The potential impact of day-to-day dieting has been well chronicled over the years. Hunger, especially of a kind with no foreseeable end, can make a jockey’s life even more of a psychological test than a physical one. It’s little wonder that some hardly bring many chuckles to the party.

"He's not exuberant like a Frankie or a Johnny Murtagh. But he's actually very down to earth. And he is incredibly strong mentally," says O'Brien's agent and former rider Kevin O'Ryan, who is married to O'Brien's aunt. "I know I'm biased but he's got a great racing brain and he's very strong in a finish."

The challenge of maintaining his weight though means there is a permanent clock ticking on O'Brien's career. Gilded American jockey Steve Cauthen gave it all up at just 32. Murtagh stopped riding earlier this year at 43.

The consensus is that O’Brien will call it quits sooner rather than later, unable to maintain a body that is infuriatingly ill-shaped for the job. But if he can avoid injury, such expectations could be confounded.

Richard Hughes and Kevin Manning are two riders almost as tall who continue to excel well into their 40's. That dynamic duo don't have the incentive of having the best job in the world.

No length of time though looks long enough to make “Joey” stick.

Champions Weekend

What is it? Sixteen races worth €3.7 million to be run at Leopardstown today and the Curragh tomorrow. It is billed as a quality climax to Ireland's flat season with five Group One races, including today's Qipco Champion Stakes, and tomorrow's Palmerstown House St Leger.

Why is it different? Most Group One races in Ireland have been the focal point of a single day's racing. Putting five together into a single weekend gives Irish racing a chance to promote itself both on the world stage and at home.

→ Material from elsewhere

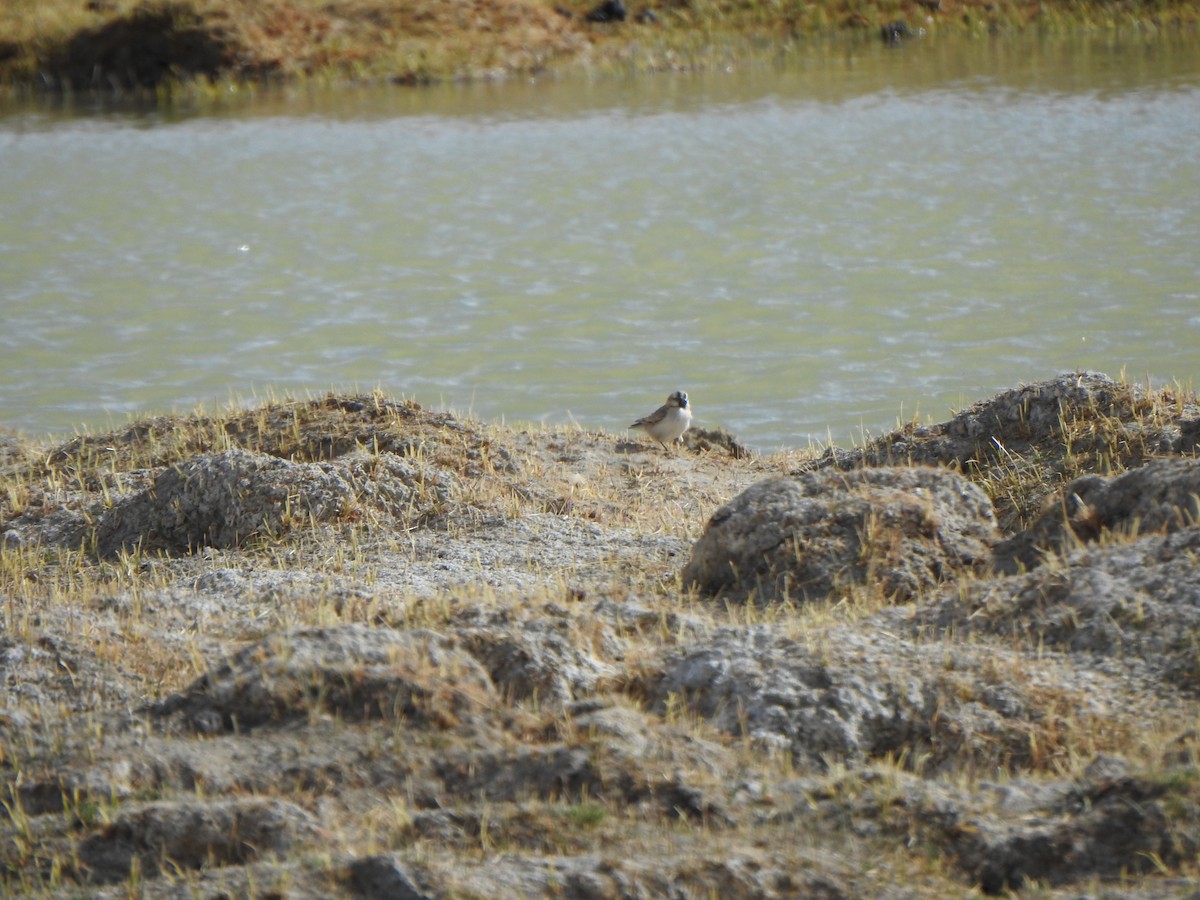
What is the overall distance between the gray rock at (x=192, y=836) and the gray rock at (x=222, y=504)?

Is it unique? Ireland is merely getting in step with international racing. Compressing this sort of quality into a big-money event is already well established in France with the Prix de l'Arc de Triomphe meeting, and in Britain with Champions Day. Will the best horses bring the biggest crowds? No. Leopardstown is aiming for 11,000 through the gates. The Curragh expects up to 8,000. In contrast Ladies Day alone at Listowel next week will attract more than 27,000. In excess of 34,000 were at the fourth day of Galway last month.

Why is that? Festivals such as Galway and Listowel are as much social as racing events, perpetuating their reputations as places to see and be seen at. Quality flat race meetings have never been able to compete, although the Curragh Derby attracted almost 24,000 in June.

So the horses don't matter? Of course they matter. They're what it's all about. The task for Champions Weekend is persuading the general public of that. But it's a big job. In 2009 Sea The Stars won his sole start in Ireland that year in the Champion Stakes. And only 9,000 came to see him.